"Loved this and I'm not a big history buff. This was an eye-opener. This will make you have an even deeper respect for those who went through slavery and all they endured." — Pollard House
During the 1850s and 1860s more than 100,000 people escaped slavery in the American South by following the Underground Railroad, a complex network of secret routes and safe houses. This inexpensive compilation of firsthand accounts offers authentic insights into the Civil War era and African-American history with compelling narratives by Frederick Douglass, Harriet Tubman, Sojourner Truth, and lesser-known refugees.

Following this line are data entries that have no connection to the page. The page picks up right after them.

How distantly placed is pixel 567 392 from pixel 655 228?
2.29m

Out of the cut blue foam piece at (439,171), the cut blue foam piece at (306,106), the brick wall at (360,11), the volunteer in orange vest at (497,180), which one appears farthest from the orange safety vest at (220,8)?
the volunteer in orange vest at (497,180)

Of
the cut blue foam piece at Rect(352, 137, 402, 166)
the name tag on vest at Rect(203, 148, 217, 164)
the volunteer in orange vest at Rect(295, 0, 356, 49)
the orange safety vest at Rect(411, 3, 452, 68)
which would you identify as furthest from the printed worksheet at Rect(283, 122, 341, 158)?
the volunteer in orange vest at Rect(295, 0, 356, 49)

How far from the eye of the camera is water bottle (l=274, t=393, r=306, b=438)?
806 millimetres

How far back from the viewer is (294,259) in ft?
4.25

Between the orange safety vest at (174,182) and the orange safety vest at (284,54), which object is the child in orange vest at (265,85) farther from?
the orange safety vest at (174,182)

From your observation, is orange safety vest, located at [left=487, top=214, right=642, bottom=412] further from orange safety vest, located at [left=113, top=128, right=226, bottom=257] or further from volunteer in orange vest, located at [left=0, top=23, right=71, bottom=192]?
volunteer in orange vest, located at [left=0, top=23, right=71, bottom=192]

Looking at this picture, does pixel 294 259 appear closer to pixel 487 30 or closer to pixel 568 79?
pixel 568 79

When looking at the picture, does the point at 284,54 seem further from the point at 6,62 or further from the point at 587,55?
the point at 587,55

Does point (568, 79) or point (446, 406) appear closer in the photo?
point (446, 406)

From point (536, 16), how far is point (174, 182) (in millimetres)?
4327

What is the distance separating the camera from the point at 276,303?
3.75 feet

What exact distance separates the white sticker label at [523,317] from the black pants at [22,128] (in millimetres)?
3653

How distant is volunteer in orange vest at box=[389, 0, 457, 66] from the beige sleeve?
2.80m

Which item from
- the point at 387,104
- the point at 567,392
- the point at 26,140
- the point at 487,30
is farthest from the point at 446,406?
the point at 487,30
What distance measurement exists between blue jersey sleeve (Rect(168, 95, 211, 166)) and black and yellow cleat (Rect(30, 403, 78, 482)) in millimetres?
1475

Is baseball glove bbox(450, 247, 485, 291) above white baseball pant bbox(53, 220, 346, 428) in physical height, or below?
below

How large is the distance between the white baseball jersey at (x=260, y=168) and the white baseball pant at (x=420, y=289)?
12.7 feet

Thirty selections include the story of Eliza Harris, "The Slave Woman Who Crossed the Ohio River on the Drifting Ice with Her Child in Her Arms," whose experience inspired a memorable scene in Uncle Tom's Cabin. Other accounts include that of Henry "Box" Brown, who hid in a crate mailed to Philadelphia abolitionists; Theophilus Collins's escape after "A Desperate, Bloody Struggle — Gun, Knife and Fire Shovel, Used by Infuriated Master"; excerpts from Harriet Jacobs's 1861 narrative, Incidents in the Life of a Slave Girl; and the remarkable flight of William and Ellen Craft, "Female Slave in Male Attire, Fleeing as a Planter, with Her Husband as Her Body Servant."